Misconception #1: If Done Early, DoD Contractors Can Be Deemed in Compliance With CMMC
For a certification to take place, an assessor must review a CMMC applicant. At this time, no assessors have been certified, so no organization can be formally assessed and considered CMMC compliant. Assessors are a critical step in this process. They must first be rigorously trained and tested to be able to provide a certified assessment. Formal CMMC Certified Assessor training is slated to begin mid-to-late summer of 2021.

There has also been confusion about CMMC Service Providers and Assessors, and misinformation about companies offering CMMC services. Currently, no company has been accredited by the CMMC Accreditation Board (CMMC-AB). It is doubtful whether any will be certified to conduct audits in 2021.

Additionally, contract holders are confused by the DoD statement that the plan is to slowly roll out CMMC compliance requirements for new contracts beginning 2021. The DoD goes on to say that every contract holder must be certified for their appropriate level by 2026. Therefore, no contractor holder needs to be certified in 2021.

Misconception #2: You Can be Audited for Potential CMMC Certification by a Company That Provides CMMC Gap Assessment and Readiness Services
As there are currently no certified assessors and therefore no compliant organizations, there can be no audit on an organization for potentially receiving CMMC Certification. This is because CMMC requires each organization to undergo a third-party audit to determine the maturity of their information security controls. An organization's maturity level is used to determine eligibility to respond to specific RFPs.

Misconception #3: A CMMC Register Provider Organization (RPO) Is a Certified CMMC Third-Party Assessor Organization (C3PAO)
A CMMC RPO cannot provide CMMC assessor services; yet as a CMMC RPO, the provider is authorized to represent the organization as familiar with the basic constructs of the CMMC Standard with a CMMC Accreditation Body (CMMC-AB) provided logo.
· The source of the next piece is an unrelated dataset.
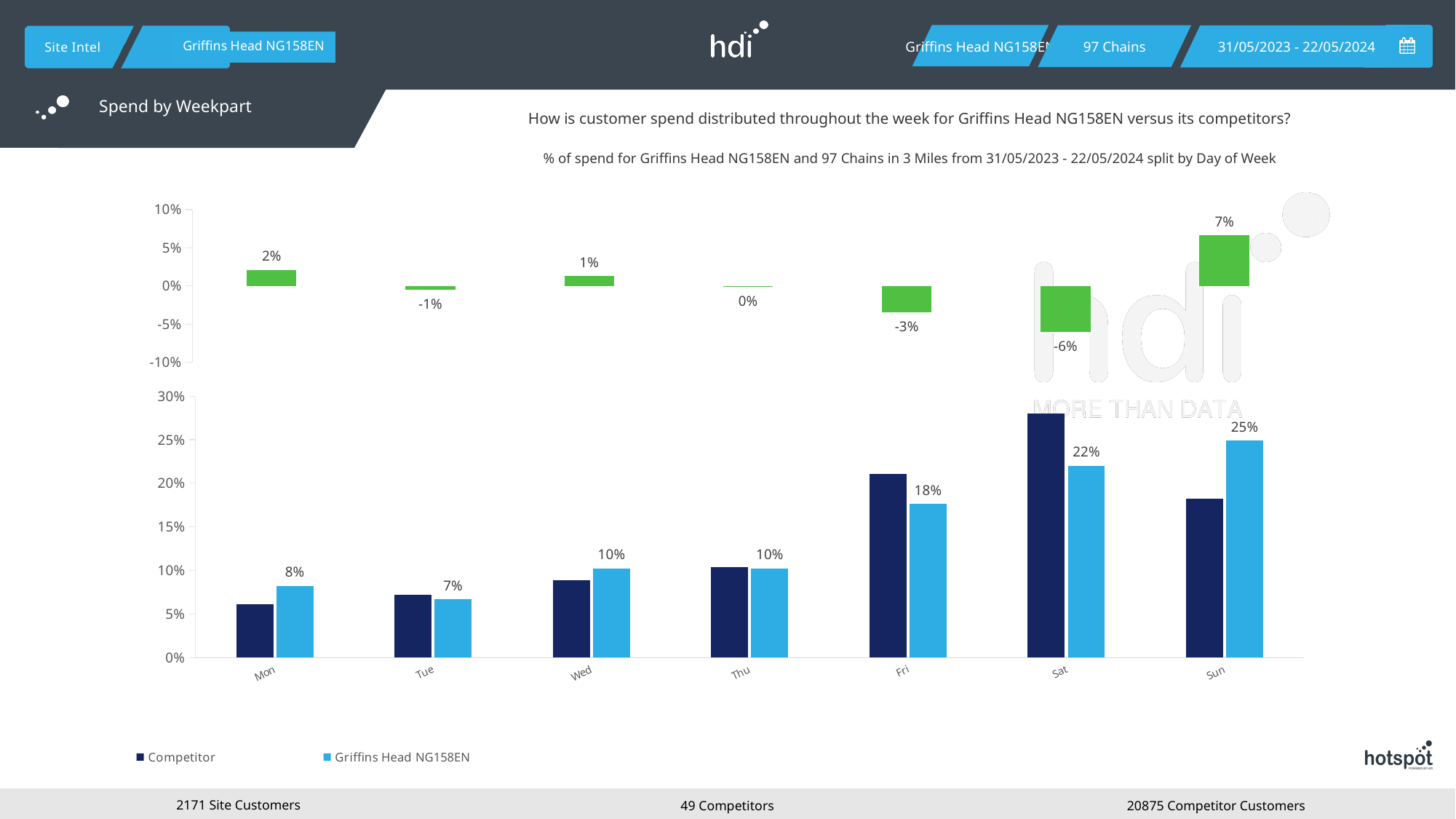
In the top chart (green bars), what is the value for Fri? -3% In the bottom chart, what is the value for Griffins Head NG158EN on Sun? 25% In the bottom chart, is the Competitor value for Sat greater or less than 25%? greater In the top chart (green bars), which day has the lowest value? Sat How many days of the week are shown on the x axis of the bottom chart? 7 How many series does the legend of the bottom chart list? 2 In the bottom chart, what is the difference between the Griffins Head NG158EN values for Sun and Mon? 17% In the top chart (green bars), which day has the highest value? Sun In the bottom chart, is the Competitor value for Mon greater or less than 10%? less In the bottom chart, on Sat, which series has the larger value: Competitor or Griffins Head NG158EN? Competitor In the bottom chart, what is the value for Griffins Head NG158EN on Fri? 18% In the bottom chart, which day has the highest value for Griffins Head NG158EN? Sun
CMMC RPOs can only offer advice, not an official assessment.

Assessors will play a critical part of the procurement ecosystem, and in implementing sweeping new cyber standards for all of DOD's 300,000+ contractors, once trained. Training for official certified assessors has not yet begun. While CMMC RPOs cannot provide assessor services, they are listed on CMMC-AB's Marketplace and have all agreed to the strict CMMC-AB Code of Professional Conduct.

Protect Your Organization, Keep Up to Date on CMMC Guidelines
How can government agencies and other contractors stay agile and not fall victim to these CMMC myths? While CMMC may be complex with numerous rules, considerations, and steps, it is critical for organizations to keep up to date with the latest news from the DoD. Achieving CMMC compliance will only help organizations prevent data breaches and other cyberattacks in the future, which will strengthen organizations overall. Despite the CMMC rule being delayed by COVID-19, it is still anticipated that CMMC will be in all DoD contracts by late 2025. DoD contractors and subcontractors must start preparing now.

The complexity around CMMC has caused confusion and rumors to circulate. However, despite its complexity, achieving CMMC certification and compliance with this cybersecurity framework will strengthen an organization's future and their ability to be resilient and prevent data breaches, and to stop unauthorized access into their networks.